(Dataset entries)
------------------------
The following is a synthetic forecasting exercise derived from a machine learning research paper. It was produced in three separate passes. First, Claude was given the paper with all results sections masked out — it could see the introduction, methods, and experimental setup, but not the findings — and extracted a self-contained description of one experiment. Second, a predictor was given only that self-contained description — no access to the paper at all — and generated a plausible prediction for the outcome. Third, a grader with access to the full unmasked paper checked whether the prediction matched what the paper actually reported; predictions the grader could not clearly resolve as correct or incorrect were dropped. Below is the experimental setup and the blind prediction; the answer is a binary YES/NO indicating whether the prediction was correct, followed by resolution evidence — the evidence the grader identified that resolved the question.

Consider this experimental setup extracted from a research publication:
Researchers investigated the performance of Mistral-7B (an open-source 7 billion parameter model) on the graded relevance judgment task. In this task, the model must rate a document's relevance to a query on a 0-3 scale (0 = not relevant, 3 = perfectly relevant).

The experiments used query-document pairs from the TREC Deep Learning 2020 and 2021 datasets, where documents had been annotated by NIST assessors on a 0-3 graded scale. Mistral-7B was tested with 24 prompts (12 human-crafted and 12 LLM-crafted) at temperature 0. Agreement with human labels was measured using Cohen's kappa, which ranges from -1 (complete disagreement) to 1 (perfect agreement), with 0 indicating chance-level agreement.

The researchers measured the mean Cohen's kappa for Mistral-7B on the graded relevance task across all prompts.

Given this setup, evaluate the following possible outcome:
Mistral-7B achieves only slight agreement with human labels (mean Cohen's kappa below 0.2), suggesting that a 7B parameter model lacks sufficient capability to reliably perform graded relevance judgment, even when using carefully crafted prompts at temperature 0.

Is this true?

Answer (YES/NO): NO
------------------------
EXERCISE.
Would it be possible to reproduce all the entries exactly as they appear above?

THE COMPLETED TASK.
The following is a synthetic forecasting exercise derived from a machine learning research paper. It was produced in three separate passes. First, Claude was given the paper with all results sections masked out — it could see the introduction, methods, and experimental setup, but not the findings — and extracted a self-contained description of one experiment. Second, a predictor was given only that self-contained description — no access to the paper at all — and generated a plausible prediction for the outcome. Third, a grader with access to the full unmasked paper checked whether the prediction matched what the paper actually reported; predictions the grader could not clearly resolve as correct or incorrect were dropped. Below is the experimental setup and the blind prediction; the answer is a binary YES/NO indicating whether the prediction was correct, followed by resolution evidence — the evidence the grader identified that resolved the question.

Consider this experimental setup extracted from a research publication:
Researchers investigated the performance of Mistral-7B (an open-source 7 billion parameter model) on the graded relevance judgment task. In this task, the model must rate a document's relevance to a query on a 0-3 scale (0 = not relevant, 3 = perfectly relevant).

The experiments used query-document pairs from the TREC Deep Learning 2020 and 2021 datasets, where documents had been annotated by NIST assessors on a 0-3 graded scale. Mistral-7B was tested with 24 prompts (12 human-crafted and 12 LLM-crafted) at temperature 0. Agreement with human labels was measured using Cohen's kappa, which ranges from -1 (complete disagreement) to 1 (perfect agreement), with 0 indicating chance-level agreement.

The researchers measured the mean Cohen's kappa for Mistral-7B on the graded relevance task across all prompts.

Given this setup, evaluate the following possible outcome:
Mistral-7B achieves only slight agreement with human labels (mean Cohen's kappa below 0.2), suggesting that a 7B parameter model lacks sufficient capability to reliably perform graded relevance judgment, even when using carefully crafted prompts at temperature 0.

Is this true?

Answer (YES/NO): NO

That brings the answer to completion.